Israel, PLO Agree to Transfer Civilian Powers to PalestiniansBy Mary Curtius
Los Angeles Times
Israel and the Palestine Liberation Organization initialed an agreement Wednesday on early transfer of civilian powers to Palestinians living in the Israeli-occupied West Bank.
After a negotiating session that lasted all night Tuesday, resumed Wednesday morning and finally ended at night, Israel said it would transfer authority on Sept. 12 to Palestinians for collecting taxes and for running health, welfare and tourism facilities throughout the West Bank.
"Today is the real start for the implementation of the peace agreement on the West Bank," Palestinian negotiator Nabil Shaath told reporters in Cairo, Egypt.
Even as negotiators there were still finishing their accord, the first transfer of a civilian portfolio in the West Bank to Palestinians was already under way.
Israeli authorities formally turned over the Ramallah school district to Palestinians, in keeping with a separate agreement reached in Cairo last week, and promised that the rest of the West Bank education system will be turned over to Palestinians by Aug. 29.
"This is a far-reaching, most important step," Foreign Minister Shimon Peres told Israel Radio about the education transfer. "I think we are acting wisely in not forcing our education on them, leaving them to educate in their own way."
The transfer of responsibility for civilian affairs is meant to give Palestinians in the West Bank - who still live under Israeli military rule - tangible evidence that Israel and the PLO are working toward an agreement to let Israel redeploy its troops out of Palestinian population centers and permit them to conduct local elections and run their daily lives.
But Israel's military administration of the territories will continue alongside the Palestinian bureaucracy for at least a year, Israeli officials said.

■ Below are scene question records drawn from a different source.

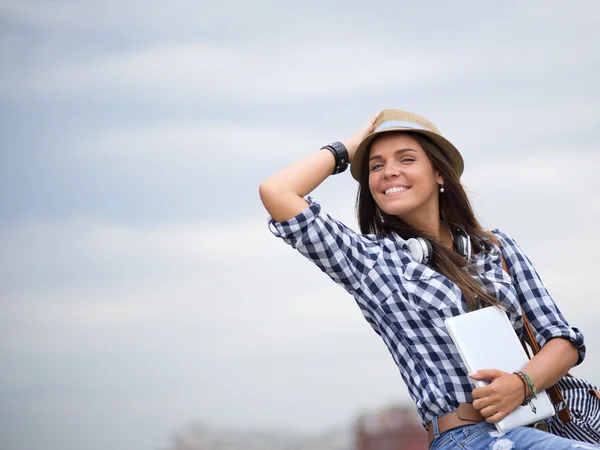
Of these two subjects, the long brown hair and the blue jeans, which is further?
the long brown hair

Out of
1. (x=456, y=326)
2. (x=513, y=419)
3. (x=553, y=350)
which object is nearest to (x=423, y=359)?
(x=456, y=326)

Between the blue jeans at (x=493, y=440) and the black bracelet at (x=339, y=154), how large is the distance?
1041 millimetres

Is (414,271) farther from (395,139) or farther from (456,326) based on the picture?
(395,139)

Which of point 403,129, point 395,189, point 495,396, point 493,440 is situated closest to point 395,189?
point 395,189

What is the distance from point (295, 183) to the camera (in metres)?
2.68

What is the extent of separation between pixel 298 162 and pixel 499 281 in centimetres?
89

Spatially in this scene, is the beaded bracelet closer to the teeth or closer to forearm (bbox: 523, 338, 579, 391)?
forearm (bbox: 523, 338, 579, 391)

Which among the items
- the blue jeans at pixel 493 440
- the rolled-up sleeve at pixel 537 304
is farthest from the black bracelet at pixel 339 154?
the blue jeans at pixel 493 440

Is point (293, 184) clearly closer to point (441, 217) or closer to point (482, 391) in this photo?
point (441, 217)

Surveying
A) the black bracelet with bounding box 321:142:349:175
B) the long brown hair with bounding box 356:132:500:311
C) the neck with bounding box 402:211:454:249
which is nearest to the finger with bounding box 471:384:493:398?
the long brown hair with bounding box 356:132:500:311

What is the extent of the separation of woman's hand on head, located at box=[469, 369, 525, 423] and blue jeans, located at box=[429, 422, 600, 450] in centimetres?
6

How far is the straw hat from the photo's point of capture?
114 inches

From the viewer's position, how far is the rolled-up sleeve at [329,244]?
2574 millimetres

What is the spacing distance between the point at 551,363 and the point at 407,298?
59 centimetres
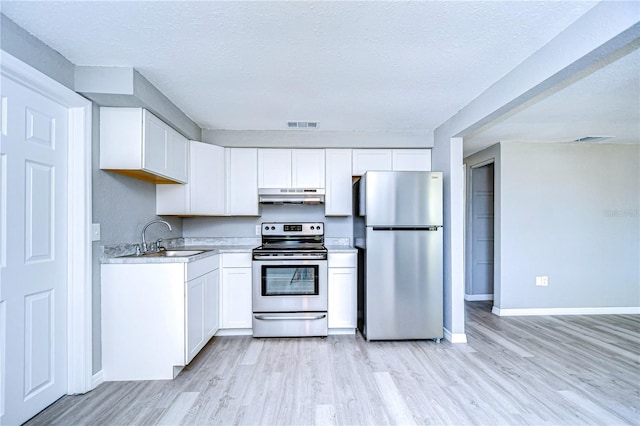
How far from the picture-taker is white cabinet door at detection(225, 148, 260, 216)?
3.66 meters

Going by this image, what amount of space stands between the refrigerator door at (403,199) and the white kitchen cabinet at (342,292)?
1.71 feet

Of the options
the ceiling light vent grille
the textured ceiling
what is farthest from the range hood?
the ceiling light vent grille

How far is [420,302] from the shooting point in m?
3.21

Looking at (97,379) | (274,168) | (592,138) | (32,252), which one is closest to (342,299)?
(274,168)

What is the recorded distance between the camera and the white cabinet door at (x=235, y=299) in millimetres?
3318

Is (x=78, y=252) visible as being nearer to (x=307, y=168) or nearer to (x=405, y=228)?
(x=307, y=168)

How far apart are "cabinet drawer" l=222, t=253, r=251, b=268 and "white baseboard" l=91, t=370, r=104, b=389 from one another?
4.34 feet

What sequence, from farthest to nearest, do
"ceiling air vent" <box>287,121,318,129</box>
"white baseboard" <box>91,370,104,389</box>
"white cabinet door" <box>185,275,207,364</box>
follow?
"ceiling air vent" <box>287,121,318,129</box>, "white cabinet door" <box>185,275,207,364</box>, "white baseboard" <box>91,370,104,389</box>

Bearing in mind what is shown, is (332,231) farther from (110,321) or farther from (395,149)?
(110,321)

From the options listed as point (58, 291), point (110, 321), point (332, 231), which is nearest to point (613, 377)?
point (332, 231)

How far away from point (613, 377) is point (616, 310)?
2.35 m

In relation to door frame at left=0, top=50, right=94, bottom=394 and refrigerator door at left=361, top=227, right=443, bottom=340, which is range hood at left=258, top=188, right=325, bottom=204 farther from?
door frame at left=0, top=50, right=94, bottom=394

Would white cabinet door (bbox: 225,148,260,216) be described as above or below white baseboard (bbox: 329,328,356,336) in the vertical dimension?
above

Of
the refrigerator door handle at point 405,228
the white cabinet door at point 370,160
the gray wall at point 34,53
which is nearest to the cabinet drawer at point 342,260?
the refrigerator door handle at point 405,228
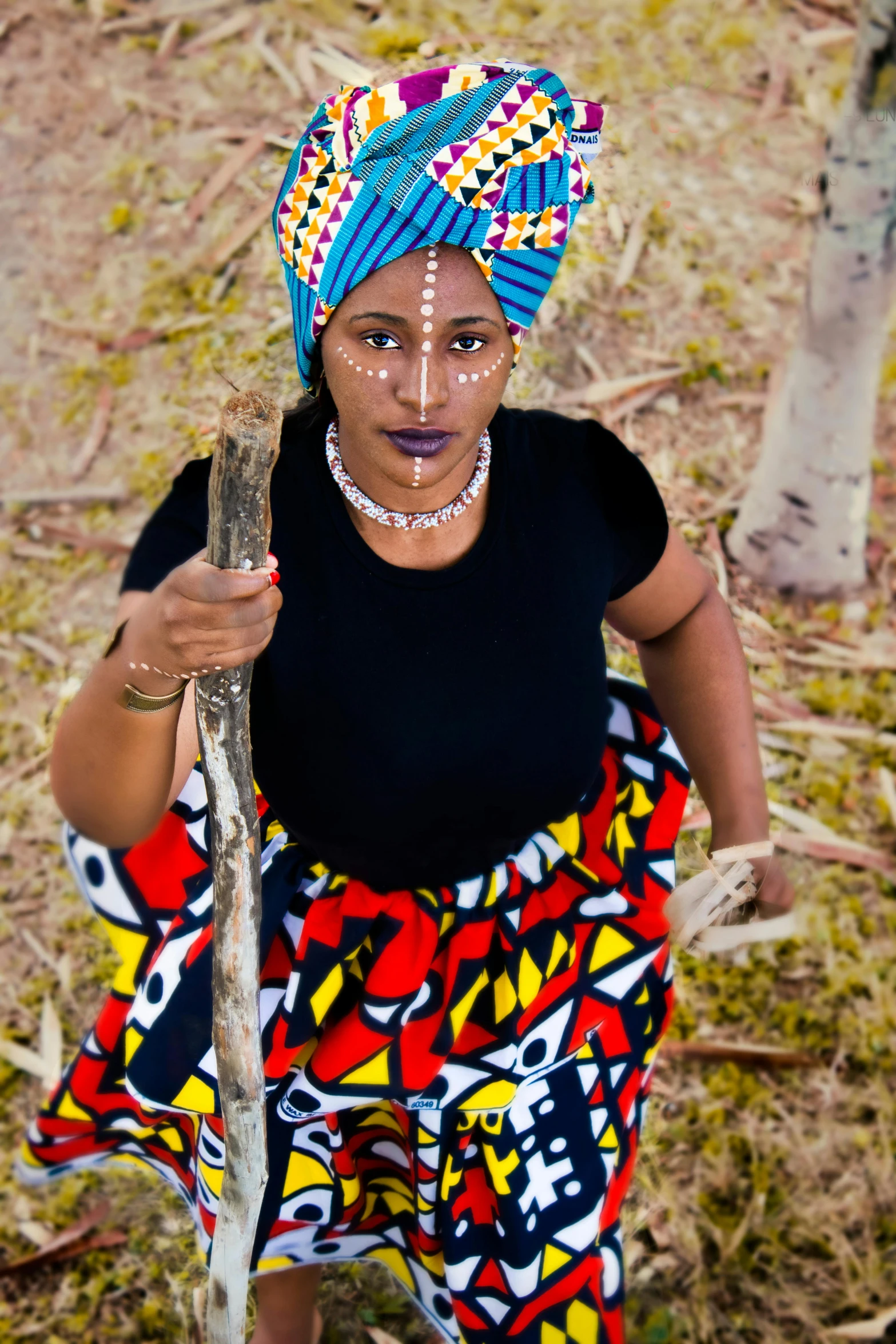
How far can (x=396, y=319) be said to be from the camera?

The Israeli administration will not be dissolved until elections are held in the territories and Israel's troops are redeployed.
"There will have to be cooperation," Shaath told reporters in Cairo. "We will need good will and a lot of cooperation; it will not work any other way."
Both Israeli Prime Minister Yitzhak Rabin and PLO Chairman Yasser Arafat face rising opposition in their constituencies to the step-by-step disengagement process Israel and the PLO have committed.